> **What to work on**:
a) According to the reflection on faith and the past, why did the rich ruler walk away sad?
b) Pick up the reflection on faith and the past after its last sentence and carry it further.

> **Extracted text**:
What I mean is this. It is not as if God is in the business of doing weird time warps and undoing history that has already occurred – thankfully He will never retract the historical fact of Jesus’ death and resurrection! So the question is less of a practical, and more of a philosophical one – what if our past, everything that has made us what we are today, were to unravel? Sure, we have all done things in the past we would rather forget; but there are also many things we cherish and celebrate. Do we have to give those up too? Would we still praise God?

To illustrate, consider the parable of the rich ruler. When asked, ‘what must I do to inherit eternal life?’, Jesus answered “You still lack one thing. Sell everything you have and give to the poor, and you will have treasure in heaven. Then come, follow me.” The rich ruler walked away sad because he had great wealth.

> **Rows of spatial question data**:
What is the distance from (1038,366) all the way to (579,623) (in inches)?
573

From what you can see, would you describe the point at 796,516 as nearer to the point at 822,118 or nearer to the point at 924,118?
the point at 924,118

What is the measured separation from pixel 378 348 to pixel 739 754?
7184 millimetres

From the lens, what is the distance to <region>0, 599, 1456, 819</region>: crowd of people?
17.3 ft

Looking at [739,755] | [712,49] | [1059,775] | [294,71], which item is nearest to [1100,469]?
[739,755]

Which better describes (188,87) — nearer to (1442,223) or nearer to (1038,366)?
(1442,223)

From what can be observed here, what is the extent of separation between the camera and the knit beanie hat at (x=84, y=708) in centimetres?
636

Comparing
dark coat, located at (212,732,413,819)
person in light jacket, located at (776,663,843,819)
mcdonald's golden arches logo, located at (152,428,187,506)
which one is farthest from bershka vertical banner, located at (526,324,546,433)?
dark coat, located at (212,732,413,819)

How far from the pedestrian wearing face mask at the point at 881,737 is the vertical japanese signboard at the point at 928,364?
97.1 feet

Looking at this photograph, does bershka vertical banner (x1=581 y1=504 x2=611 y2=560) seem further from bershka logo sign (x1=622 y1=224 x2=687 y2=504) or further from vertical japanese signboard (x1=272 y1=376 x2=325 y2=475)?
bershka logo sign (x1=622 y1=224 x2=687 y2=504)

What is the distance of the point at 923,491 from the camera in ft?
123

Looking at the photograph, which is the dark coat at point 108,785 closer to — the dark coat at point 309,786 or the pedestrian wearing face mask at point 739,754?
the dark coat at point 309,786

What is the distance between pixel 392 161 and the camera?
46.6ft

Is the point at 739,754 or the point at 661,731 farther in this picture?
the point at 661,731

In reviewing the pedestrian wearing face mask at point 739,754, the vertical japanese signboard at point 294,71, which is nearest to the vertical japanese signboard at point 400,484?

> **Outputs**:
a) He walked away sad because he had great wealth.

b)
Now imagine if Jesus had gone further, and said, “Not only do I ask you to give up your wealth, but I will erase from your former life everything that has contributed to what you are today.” What of it then?

Recently, I met someone who had lived through homelessness who challenged me deeply about what made me how I am. I thought to myself, what would I do if I were to be turned out onto the street tomorrow, homeless? I think I might manage to get to a Centrelink office and fill in a form. But my ability to do so is not because of some intrinsic virtue on my part. Something in my past, my upbringing, my education, has empowered me to do that. And so I am still hanging onto my own mental resources. I am still worshipping at the altar of the great “I” instead of the great “I Am”! We forget how much of what we are today, is owed to our past. Everyone is indebted for better or worse, to their past.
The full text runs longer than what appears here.